* _Page_
** begin **

The SVD-based _lstsq() implementation deserves special attention. NumPy provides np.linalg.lstsq() directly, but this function is not part of the Array API standard. For non-NumPy backends, SysIdentPy decomposes the problem via SVD (\(A = U \Sigma V^T\)), applies a singular-value cutoff for numerical stability, and computes \(\theta = V^T \cdot \text{diag}(\sigma_i^{-1}) \cdot U^T \cdot b\) where \(\sigma_i^{-1}\) is set to zero for singular values below the cutoff. This approach is robust to rank-deficient regressor matrices and works with any backend that provides SVD.

NumPy-Only Fallbacks¶

Some SysIdentPy algorithms depend on SciPy operations that do not support the Array API standard. These algorithms use _require_numpy_namespace() to raise a clear NotImplementedError when called with non-NumPy backends:

from sysidentpy._lib._array_api import get_namespace, _require_numpy_namespace

class RMSS(OFRBase):
    def fit(self, ...):
        xp = get_namespace(y)
        _require_numpy_namespace(xp, feature="RMSS", dependency="SciPy")
        # ... SciPy-dependent code ...

This pattern ensures that users get an informative error message ("RMSS does not support Array API dispatch with namespace 'torch'. This path currently relies on SciPy and requires NumPy inputs.") rather than a cryptic backend error.

** end **

* _Directions_
Answer these questions from the SysIdentPy page above, numbering your answers to match.
1. Why is np.linalg.lstsq() not used for non-NumPy backends?
2. What error does _require_numpy_namespace() raise when an algorithm is called with a non-NumPy backend?
3. Which library does the RMSS code depend on?

* _Given information_
** begin **

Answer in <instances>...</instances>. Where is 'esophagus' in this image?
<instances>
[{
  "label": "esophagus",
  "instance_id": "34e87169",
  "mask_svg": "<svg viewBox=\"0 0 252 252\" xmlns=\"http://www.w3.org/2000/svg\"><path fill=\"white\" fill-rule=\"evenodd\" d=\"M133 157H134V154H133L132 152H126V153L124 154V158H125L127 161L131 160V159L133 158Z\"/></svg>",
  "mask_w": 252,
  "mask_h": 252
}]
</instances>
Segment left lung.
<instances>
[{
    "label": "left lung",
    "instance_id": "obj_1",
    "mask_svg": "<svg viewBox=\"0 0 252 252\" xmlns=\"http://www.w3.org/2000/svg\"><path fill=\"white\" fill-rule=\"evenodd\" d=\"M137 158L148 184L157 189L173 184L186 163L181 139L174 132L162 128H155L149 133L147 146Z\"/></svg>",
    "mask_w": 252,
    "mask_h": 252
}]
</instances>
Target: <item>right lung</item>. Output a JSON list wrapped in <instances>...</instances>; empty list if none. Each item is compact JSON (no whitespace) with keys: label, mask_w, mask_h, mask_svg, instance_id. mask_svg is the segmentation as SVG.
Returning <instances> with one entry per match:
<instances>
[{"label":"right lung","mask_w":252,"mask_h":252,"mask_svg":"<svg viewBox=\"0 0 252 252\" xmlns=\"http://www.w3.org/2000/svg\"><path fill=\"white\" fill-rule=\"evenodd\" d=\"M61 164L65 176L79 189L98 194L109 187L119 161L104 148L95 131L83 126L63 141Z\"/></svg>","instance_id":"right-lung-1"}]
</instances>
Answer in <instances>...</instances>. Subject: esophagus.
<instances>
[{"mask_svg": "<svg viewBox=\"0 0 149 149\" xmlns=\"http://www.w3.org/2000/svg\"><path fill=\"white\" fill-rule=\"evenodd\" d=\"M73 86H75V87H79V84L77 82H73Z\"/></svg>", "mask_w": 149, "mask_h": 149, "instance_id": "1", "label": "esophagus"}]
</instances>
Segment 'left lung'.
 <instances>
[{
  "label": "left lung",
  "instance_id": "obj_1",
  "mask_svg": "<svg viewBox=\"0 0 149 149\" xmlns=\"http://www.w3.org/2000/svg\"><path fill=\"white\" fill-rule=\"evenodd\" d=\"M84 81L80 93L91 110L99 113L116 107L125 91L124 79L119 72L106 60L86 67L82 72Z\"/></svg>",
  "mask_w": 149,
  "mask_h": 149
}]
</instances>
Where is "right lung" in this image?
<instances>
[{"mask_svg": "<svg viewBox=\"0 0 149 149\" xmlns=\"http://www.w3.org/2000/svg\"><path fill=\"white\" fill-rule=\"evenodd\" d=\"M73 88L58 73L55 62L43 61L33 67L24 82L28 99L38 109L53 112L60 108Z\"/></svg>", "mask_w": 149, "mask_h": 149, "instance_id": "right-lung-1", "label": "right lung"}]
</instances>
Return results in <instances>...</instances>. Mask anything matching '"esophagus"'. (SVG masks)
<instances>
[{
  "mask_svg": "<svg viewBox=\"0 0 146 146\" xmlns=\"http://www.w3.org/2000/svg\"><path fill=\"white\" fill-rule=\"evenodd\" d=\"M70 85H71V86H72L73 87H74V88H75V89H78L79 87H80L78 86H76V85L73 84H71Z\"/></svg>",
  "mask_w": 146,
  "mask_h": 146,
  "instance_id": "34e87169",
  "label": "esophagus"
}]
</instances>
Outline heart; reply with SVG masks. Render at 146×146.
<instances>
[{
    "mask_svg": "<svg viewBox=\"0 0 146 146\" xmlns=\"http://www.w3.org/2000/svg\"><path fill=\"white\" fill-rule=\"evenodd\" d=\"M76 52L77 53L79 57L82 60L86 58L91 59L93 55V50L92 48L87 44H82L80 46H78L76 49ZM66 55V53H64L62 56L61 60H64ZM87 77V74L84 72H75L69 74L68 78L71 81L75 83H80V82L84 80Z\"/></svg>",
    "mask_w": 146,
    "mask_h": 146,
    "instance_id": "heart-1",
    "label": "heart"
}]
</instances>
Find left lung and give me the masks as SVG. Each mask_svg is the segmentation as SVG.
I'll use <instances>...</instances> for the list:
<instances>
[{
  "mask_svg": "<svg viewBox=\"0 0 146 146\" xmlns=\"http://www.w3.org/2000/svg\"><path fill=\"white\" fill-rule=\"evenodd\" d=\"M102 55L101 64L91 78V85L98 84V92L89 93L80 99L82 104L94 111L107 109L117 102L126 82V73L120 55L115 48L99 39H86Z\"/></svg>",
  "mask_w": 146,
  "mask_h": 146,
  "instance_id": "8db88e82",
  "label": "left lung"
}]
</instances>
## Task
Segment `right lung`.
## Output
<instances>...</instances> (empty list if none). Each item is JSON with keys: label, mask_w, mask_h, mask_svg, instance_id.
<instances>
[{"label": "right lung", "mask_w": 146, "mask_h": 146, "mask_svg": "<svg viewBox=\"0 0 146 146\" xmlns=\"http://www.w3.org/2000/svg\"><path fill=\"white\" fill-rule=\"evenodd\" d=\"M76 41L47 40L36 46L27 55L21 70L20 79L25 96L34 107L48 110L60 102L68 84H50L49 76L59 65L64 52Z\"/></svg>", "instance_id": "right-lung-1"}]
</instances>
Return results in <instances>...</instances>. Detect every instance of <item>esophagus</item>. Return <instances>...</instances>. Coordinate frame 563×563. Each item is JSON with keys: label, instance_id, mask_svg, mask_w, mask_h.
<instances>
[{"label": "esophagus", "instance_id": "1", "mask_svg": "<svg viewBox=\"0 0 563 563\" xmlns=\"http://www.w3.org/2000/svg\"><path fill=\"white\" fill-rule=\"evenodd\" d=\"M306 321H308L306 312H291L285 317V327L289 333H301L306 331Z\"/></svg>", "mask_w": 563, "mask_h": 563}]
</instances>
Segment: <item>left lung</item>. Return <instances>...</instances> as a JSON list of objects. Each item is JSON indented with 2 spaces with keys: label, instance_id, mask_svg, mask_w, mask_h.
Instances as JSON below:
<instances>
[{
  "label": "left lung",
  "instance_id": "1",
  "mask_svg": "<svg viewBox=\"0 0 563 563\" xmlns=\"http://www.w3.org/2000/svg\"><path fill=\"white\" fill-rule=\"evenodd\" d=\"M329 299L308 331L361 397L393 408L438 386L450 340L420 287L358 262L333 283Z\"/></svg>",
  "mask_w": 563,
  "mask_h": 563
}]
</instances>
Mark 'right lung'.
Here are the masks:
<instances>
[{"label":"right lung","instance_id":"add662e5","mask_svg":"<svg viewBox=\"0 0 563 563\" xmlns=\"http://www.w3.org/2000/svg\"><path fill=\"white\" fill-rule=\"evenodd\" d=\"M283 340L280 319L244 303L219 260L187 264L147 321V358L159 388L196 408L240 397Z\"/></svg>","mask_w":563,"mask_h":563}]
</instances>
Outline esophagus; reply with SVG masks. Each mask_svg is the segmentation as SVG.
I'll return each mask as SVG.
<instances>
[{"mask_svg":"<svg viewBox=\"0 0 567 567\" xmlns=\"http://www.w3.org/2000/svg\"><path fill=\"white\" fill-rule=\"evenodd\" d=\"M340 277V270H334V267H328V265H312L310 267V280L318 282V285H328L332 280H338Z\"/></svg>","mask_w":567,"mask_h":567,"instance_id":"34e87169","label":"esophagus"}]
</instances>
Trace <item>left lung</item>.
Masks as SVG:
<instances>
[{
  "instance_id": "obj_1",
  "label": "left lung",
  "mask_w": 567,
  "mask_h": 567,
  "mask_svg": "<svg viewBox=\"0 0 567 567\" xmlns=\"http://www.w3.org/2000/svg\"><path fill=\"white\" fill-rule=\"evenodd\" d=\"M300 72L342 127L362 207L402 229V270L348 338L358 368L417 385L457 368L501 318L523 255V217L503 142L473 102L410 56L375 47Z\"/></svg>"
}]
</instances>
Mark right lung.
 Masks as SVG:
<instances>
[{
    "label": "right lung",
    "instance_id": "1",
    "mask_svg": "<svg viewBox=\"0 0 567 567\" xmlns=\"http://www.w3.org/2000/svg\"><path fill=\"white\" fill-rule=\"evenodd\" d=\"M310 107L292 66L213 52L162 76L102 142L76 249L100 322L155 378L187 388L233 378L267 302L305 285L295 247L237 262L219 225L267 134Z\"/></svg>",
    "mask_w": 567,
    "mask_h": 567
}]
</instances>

** end **

* _Response to the task_
1. It is not part of the Array API standard.
2. NotImplementedError.
3. SciPy.